Когда незнакомец прополз половину состава поезда и поднял голову, чтобы сориентироваться, мне стало понятно, что он делает все это вовсе не из спортивного азарта. Этот… человек возвращался, чтобы довести до конца начатое дело. Он просто-напросто собирался убить меня!

Я в ужасе отошел от двери и осмотрелся в поисках оружия, одновременно подумав о том, что было бы неплохо подготовить пути к отступлению.

Купе выглядело так, как будто в нем рванула граната. Внутри не было ничего, что я мог бы использовать в качестве оружия. Насколько незнакомец был невосприимчив к ударам железками или прочими палками — я уже выяснил.

Пути к бегству тоже не было. Я мысленно ругал себя за то, что выбрал купе первого класса, в которое можно было попасть только снаружи. Я хотел, чтобы во время поездки мне никто не мешал. Теперь же я понимал, что, возможно, купил себе билет в могилу…

Я быстро подошел к куче обломков, которые остались от сиденья, вытащил из своего чемодана шпагу, которая складывалась в трость, и заткнул ее себе за пояс.

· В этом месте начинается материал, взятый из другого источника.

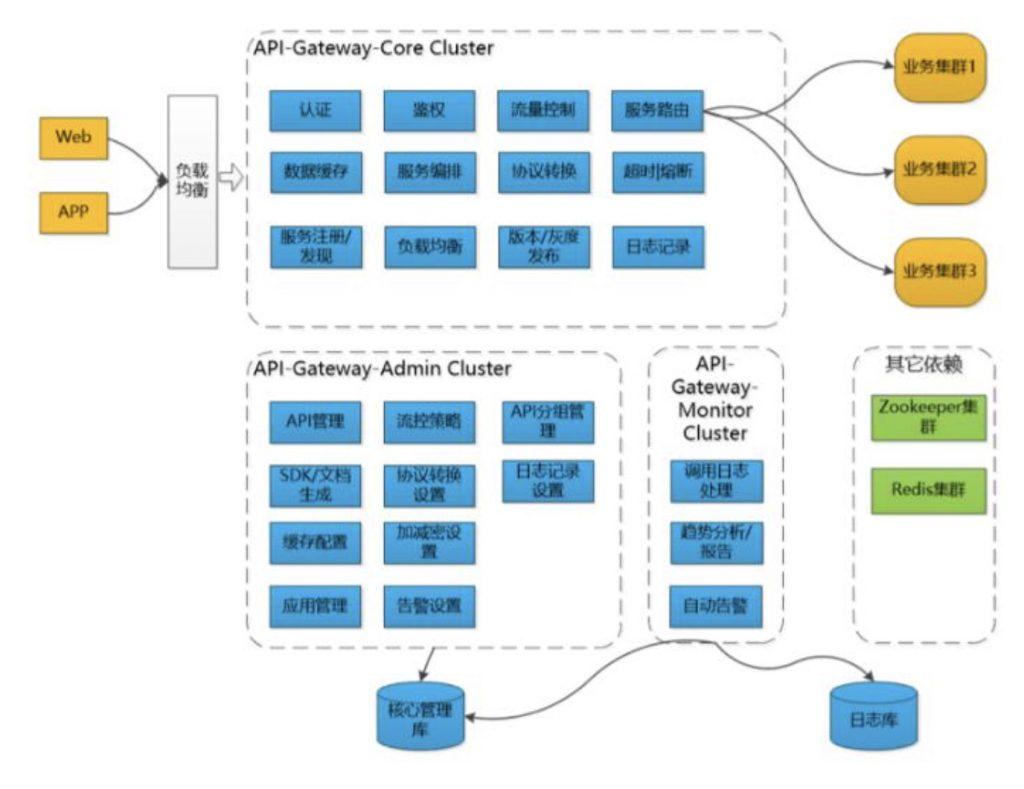 一文详细讲解API网关核心功能插图18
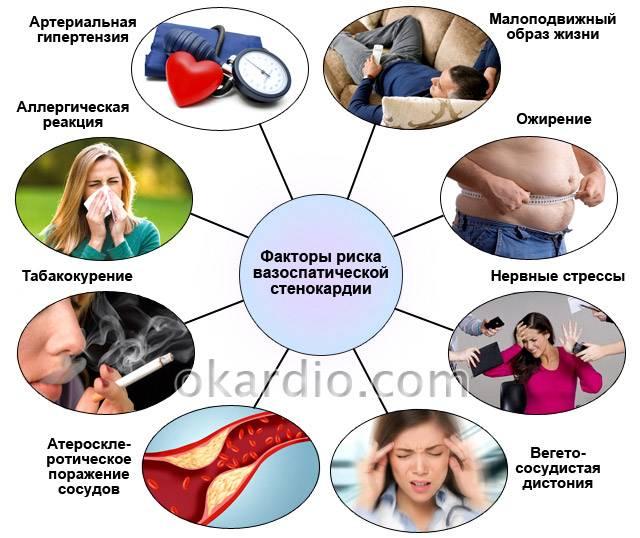 Невынашивание беременности: причины, лечение и предупреждение
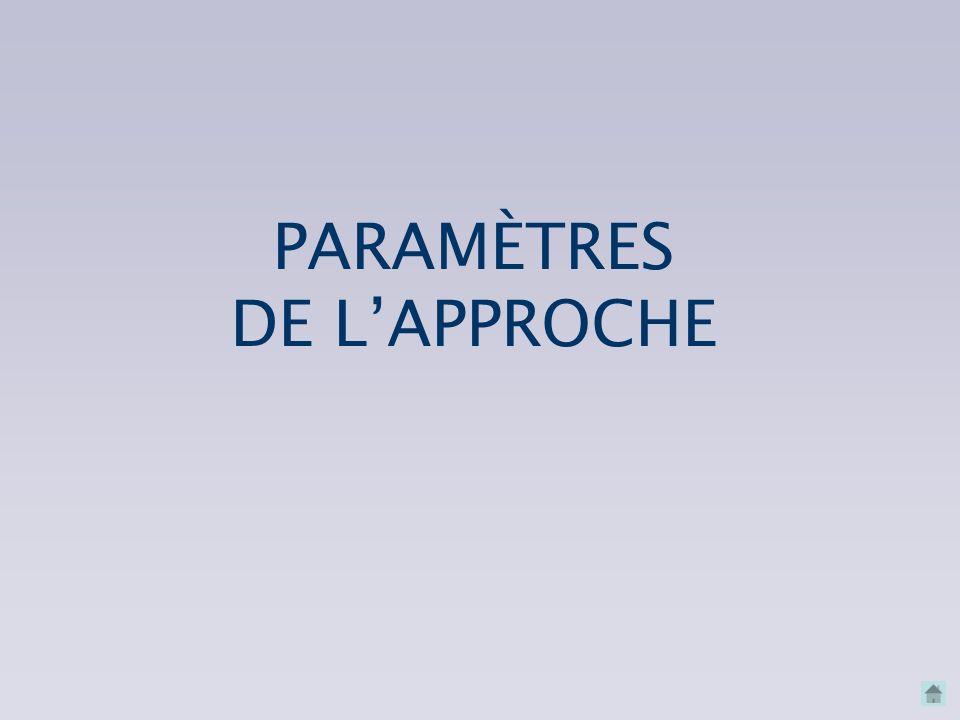 PARAMÈTRES DE L'APPROCHE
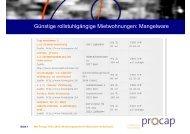 Günstige rollstuhlgängige Mietwohnungen: Mangelware - Procap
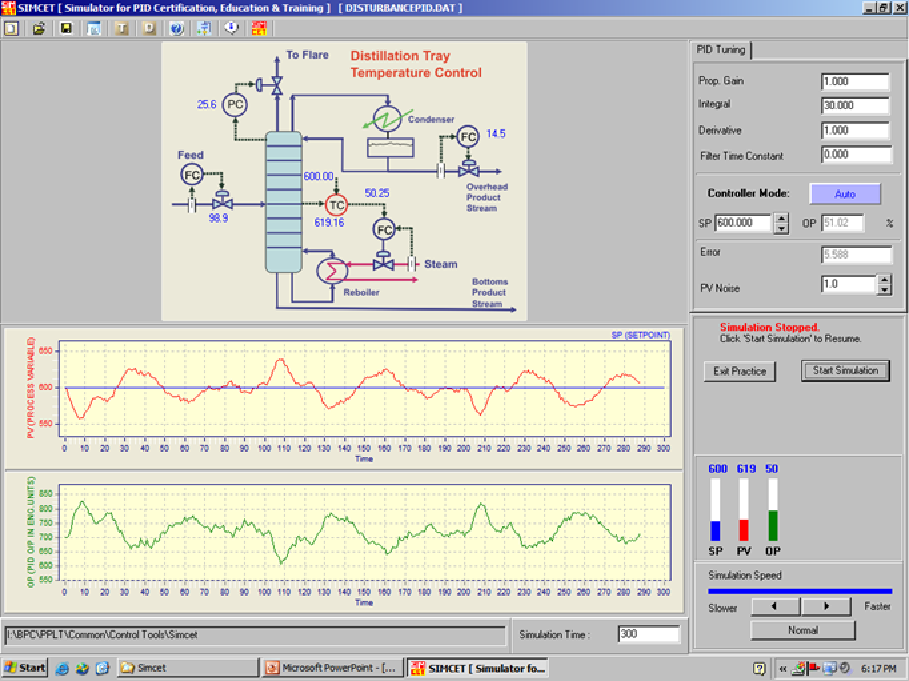 process control training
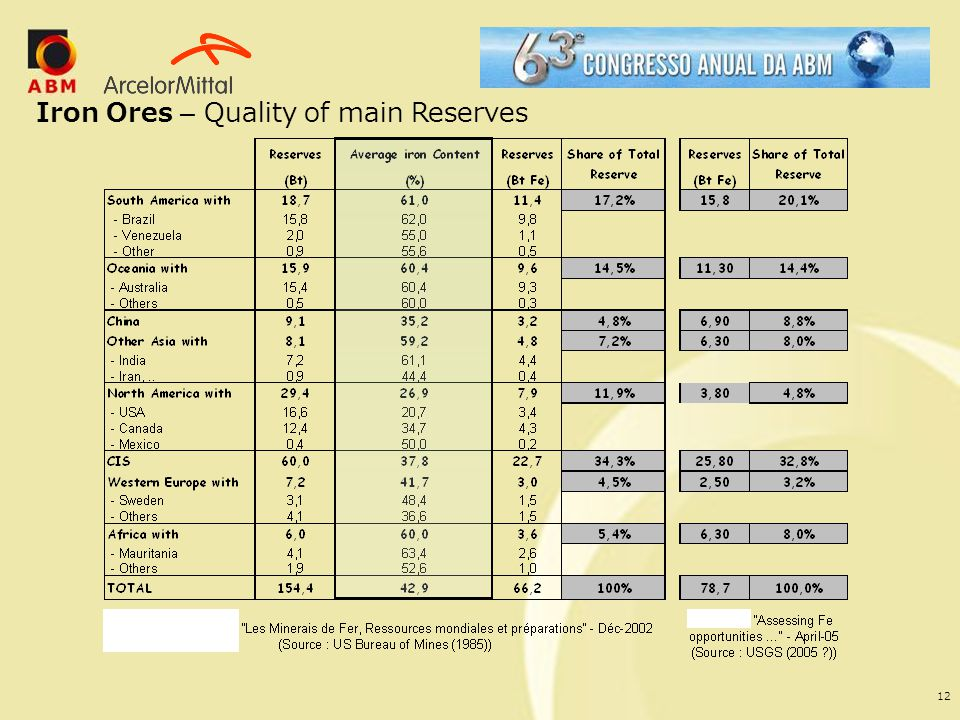 Iron Ores – Quality of main Reserves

На какой-то миг мой взгляд задержался на красной ручке стоп-крана, но я сразу же отбросил промелькнувшую в голове мысль. Нет, у меня был только один путь. Но лишь представив, что мне предстоит сделать, я покрылся холодным потом.

Незнакомца и меня разделял сейчас всего лишь один вагон. Я понял это, когда вновь подошел к двери и, осторожно взявшись за развороченную раму, чтобы найти опору, высунулся из вагона. Глаза моего преследователя были широко раскрыты, несмотря на сильный встречный ветер, а лицо казалось немного помятым. Когда он подобрался поближе, его безумный взгляд заставил меня отбросить последние сомнения. Я осторожно огляделся по сторонам, подтянулся на обеих руках вверх и, когда почувствовал, что достаточно крепко держусь за погнутую жесть обивки вагона, оторвал левую ногу от пола и сильным движением вытолкнул свое тело из купе на крышу поезда.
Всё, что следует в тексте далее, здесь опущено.